FIG. 1 is an overall circuit configuration diagram of a zero-phase current detection device according to a first embodiment of the present invention.

FIG. 2 is a detailed block configuration diagram of an arithmetic control unit in the zero-phase current detection device shown in FIG.

FIG. 3 is a detailed block configuration diagram of an arithmetic control unit in a zero-phase current detection device according to another embodiment of the present invention.

FIG. 4 is an overall circuit configuration diagram of a conventional zero-phase current detection device.
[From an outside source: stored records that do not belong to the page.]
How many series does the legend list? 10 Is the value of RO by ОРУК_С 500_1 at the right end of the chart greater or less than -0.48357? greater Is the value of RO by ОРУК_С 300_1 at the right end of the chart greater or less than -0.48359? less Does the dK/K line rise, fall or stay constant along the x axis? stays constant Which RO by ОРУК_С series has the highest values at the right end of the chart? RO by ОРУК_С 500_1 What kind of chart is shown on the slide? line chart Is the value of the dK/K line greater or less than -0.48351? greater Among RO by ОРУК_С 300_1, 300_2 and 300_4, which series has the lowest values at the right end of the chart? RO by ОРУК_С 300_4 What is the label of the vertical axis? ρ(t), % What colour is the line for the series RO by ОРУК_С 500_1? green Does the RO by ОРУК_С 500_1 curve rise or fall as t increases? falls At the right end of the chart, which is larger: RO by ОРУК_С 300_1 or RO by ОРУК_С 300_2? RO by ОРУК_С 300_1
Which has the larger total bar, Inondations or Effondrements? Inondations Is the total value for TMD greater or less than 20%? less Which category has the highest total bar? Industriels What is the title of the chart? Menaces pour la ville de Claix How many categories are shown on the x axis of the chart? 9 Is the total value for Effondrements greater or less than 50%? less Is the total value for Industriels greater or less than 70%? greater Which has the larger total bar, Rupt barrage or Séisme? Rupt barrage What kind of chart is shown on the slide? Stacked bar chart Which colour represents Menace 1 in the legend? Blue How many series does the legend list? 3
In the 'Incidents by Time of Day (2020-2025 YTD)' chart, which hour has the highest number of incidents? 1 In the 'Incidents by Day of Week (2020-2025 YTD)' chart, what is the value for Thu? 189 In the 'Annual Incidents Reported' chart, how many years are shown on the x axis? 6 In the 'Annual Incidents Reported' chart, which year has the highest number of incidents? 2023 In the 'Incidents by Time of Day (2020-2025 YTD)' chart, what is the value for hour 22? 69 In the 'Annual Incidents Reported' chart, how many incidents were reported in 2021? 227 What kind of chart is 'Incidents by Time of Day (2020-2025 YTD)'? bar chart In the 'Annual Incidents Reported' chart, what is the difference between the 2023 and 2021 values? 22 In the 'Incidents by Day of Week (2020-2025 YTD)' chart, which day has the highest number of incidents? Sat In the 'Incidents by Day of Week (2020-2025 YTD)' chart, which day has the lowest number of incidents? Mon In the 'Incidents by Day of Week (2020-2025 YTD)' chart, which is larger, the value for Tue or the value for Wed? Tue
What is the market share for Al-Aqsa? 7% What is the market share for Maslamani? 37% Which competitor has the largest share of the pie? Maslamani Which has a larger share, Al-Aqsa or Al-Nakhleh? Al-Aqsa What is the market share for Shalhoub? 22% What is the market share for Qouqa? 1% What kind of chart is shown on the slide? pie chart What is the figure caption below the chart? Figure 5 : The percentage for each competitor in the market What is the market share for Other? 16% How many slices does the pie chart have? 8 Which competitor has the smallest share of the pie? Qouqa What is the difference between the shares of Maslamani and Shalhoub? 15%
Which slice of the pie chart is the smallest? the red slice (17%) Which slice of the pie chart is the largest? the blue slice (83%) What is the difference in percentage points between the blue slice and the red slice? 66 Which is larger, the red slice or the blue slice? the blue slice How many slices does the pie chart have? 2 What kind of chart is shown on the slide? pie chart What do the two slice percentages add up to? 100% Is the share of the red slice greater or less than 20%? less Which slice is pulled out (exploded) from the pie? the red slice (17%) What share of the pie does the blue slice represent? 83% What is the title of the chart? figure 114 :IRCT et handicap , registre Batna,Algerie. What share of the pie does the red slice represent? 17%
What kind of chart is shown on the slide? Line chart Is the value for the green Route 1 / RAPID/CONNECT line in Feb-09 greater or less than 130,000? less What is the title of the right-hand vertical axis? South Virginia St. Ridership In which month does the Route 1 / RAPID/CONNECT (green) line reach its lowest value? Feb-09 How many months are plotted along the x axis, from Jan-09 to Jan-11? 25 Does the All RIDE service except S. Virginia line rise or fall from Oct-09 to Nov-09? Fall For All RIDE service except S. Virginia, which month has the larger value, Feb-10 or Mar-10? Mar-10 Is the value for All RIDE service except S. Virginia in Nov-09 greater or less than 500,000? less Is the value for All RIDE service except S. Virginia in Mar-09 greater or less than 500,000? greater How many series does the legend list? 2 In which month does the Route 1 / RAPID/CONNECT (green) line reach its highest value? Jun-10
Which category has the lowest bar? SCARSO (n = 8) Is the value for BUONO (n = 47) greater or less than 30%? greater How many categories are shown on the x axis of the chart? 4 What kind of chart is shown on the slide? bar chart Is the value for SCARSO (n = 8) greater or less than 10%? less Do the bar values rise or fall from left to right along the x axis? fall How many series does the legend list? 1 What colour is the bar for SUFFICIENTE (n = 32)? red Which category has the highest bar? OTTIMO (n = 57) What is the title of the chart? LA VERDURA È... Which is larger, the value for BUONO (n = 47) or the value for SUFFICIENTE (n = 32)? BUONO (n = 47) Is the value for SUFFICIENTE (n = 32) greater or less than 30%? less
FIG. 5 is a detailed block diagram of a protection relay circuit in the conventional zero-phase current detection device shown in FIG.

[Explanation of symbols]

 DESCRIPTION OF SYMBOLS 1 Zero-phase current transformer 2 Operational amplifier 2a, 2b Input terminal 3 Operation control part 4 Key input part 5 Display part 6 Protection relay circuit 7 Ammeter 10 Output signal line 10a, 10b Intermediate terminal 31 Anti-aliasing filter 32 A / D converter Reference Signs List 33 band pass filter 34 basic effective value calculation unit 35 effective value calculation unit 36 average value calculation unit 37 maximum value storage unit 38 current conversion ratio calculation unit 39 comparison calculation unit 51 display control unit 52 display screen 61 burden resistance 62 transformer 63 band pass Filter 64 Protection control unit 100 AC load switch 100U, 100V, 100W Electric line 110 Contact 111 Trip coil 112 Contact 120 Fuse 121, 122 Zero-phase capacitor 123 Transformer Zero-phase detector 340 Fast Fourier transform unit 380 Harmonic current Content calculation unit 390, 92 alarm output unit 391 over time storage unit

Claims (5)

[Claims] An input terminal of an operational amplifier is connected to an output signal line of a zero-phase current transformer for detecting a zero-phase current in a power line, and the operational amplifier converts an input current value input from the input terminal into a voltage value. A zero-phase current detection device, which converts and outputs the zero-phase current based on the output voltage value. 2. The zero-phase current detecting device according to claim 1, wherein the zero-phase current transformer is built in an AC load switch, and an input terminal of the operational amplifier is connected to the zero-phase current transformer. A zero-phase current detection device, which is connected in series between a switch and a protection relay circuit that drives and controls the AC load switch. 3. The zero-phase current detection device according to claim 1, further comprising a zero-phase current calculation unit that calculates and detects a zero-phase current based on a current ratio of the zero-phase current transformer. A zero-phase current detection device, characterized in that: 4. The zero-phase current detecting device according to claim 1, wherein the detected zero-phase current is compared with a predetermined threshold value, and a three-phase current related to the zero-phase current is determined based on the comparison result. A zero-phase current detecting device for detecting phase alternating current characteristics. 5. The zero-phase current detecting device according to claim 1, wherein the detected zero-phase current is converted into a digital signal, and the zero-phase current of the digital signal is Fourier-transformed to obtain a zero signal. A zero-phase current detecting device for detecting a harmonic contained in a phase current.